● What to do: In the data below, reproduce everything exactly except the images.

● Exercise input:
################
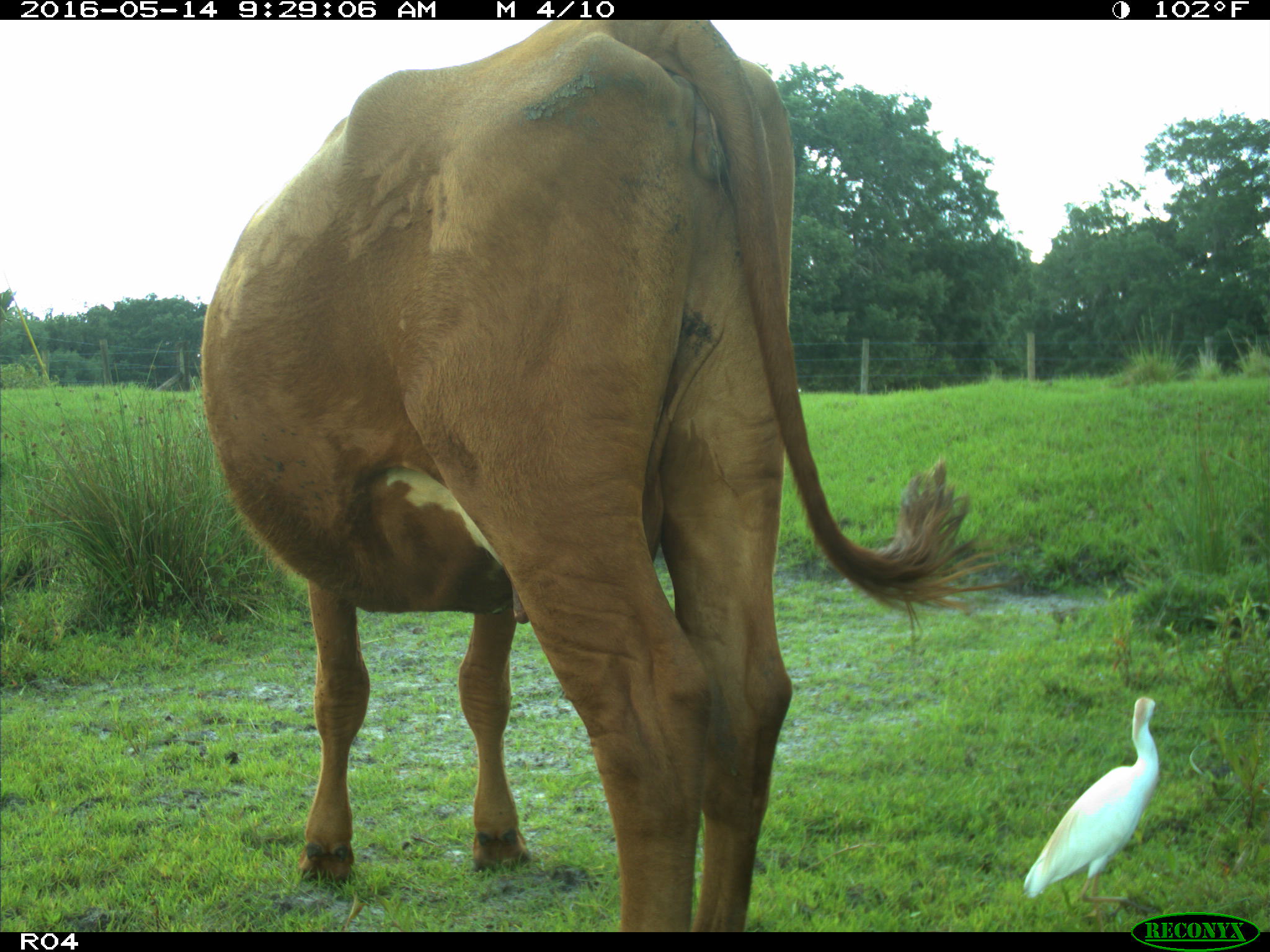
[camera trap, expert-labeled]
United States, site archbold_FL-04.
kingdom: Animalia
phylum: Chordata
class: Mammalia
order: Artiodactyla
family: Bovidae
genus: Bos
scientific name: Bos taurus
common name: domestic cow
################
● Problem solution:
[camera trap, expert-labeled]
United States, site archbold_FL-04.
kingdom: Animalia
phylum: Chordata
class: Mammalia
order: Artiodactyla
family: Bovidae
genus: Bos
scientific name: Bos taurus
common name: domestic cow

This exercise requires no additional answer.